▶ **TEXTE ÉTUDIÉ**
++++++++++++++++++++

# Multi user ?

## vibidoo

Salut

Je suis vraiment un newbi en système Linux , mais je suis assez content de la Gentoo car avec elle j'ai pus installer un système assez complet avec lequel on peut tout faire comme sur un système Win__dows.

DVD , AVI , Firewall , ssh , Mozilla ...

Mais maintenant je voudrais m'attaquer à Openoffice pour faire un peu de bureautique et surtout dans un proche avenir , travailler que sur du 100 % linux .

Dans le guide d'install de OpenOffice , il y a un partie install en Multi-Utilisateur . Et la je me suis  dit que j'avais fait toute mes installations en tant que root .Et oui j'étais trop fasciné par la facilité d'installation de la Gentoo . J'en étais arrivé à oublier l'essentiel , configurer un système pour la secrétaire ( quand j'en aurais une ) qui utilisera juste une application bureautique .

Donc j'ai emergé superadduser et créer mon pote toto .

Mais une fois que je me logue sous toto , je peux vraiment rien lancer ( Alsamixer , kdm , niet niet) .

++++++++++++++++++++

▶ **EXERCICES À RÉALISER**
[1] Recopiez fidèlement le passage du message sur Gentoo qui va de « Je suis vraiment » jusqu'à « pote toto . ».
[2] D'après le message sur Gentoo, quel outil son auteur a-t-il installé avec emerge avant de créer l'utilisateur toto ?
[3] Indiquez si chacune des affirmations suivantes concorde avec le message sur Gentoo, en répondant par oui ou par non et en citant les mots décisifs : (a) l'auteur avait effectué toutes ses installations en tant que root ; (b) l'auteur utilise déjà OpenOffice pour la bureautique ; (c) sous le compte toto, Alsamixer se lance sans difficulté.

▶ **DONNÉES FOURNIES**

++++++++++++++++++++

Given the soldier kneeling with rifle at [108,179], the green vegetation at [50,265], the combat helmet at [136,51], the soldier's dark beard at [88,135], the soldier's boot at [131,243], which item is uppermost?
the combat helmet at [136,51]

++++++++++++++++++++

▶ **RÉPONSES PAR EXERCICE**
[1]
Je suis vraiment un newbi en système Linux , mais je suis assez content de la Gentoo car avec elle j'ai pus installer un système assez complet avec lequel on peut tout faire comme sur un système Win__dows.

DVD , AVI , Firewall , ssh , Mozilla ...

Mais maintenant je voudrais m'attaquer à Openoffice pour faire un peu de bureautique et surtout dans un proche avenir , travailler que sur du 100 % linux .

Dans le guide d'install de OpenOffice , il y a un partie install en Multi-Utilisateur . Et la je me suis  dit que j'avais fait toute mes installations en tant que root .Et oui j'étais trop fasciné par la facilité d'installation de la Gentoo . J'en étais arrivé à oublier l'essentiel , configurer un système pour la secrétaire ( quand j'en aurais une ) qui utilisera juste une application bureautique .

Donc j'ai emergé superadduser et créer mon pote toto .

[2] superadduser

[3]
(a) Oui : « j'avais fait toute mes installations en tant que root ».
(b) Non : « maintenant je voudrais m'attaquer à Openoffice ».
(c) Non : « je peux vraiment rien lancer ( Alsamixer , kdm , niet niet) ».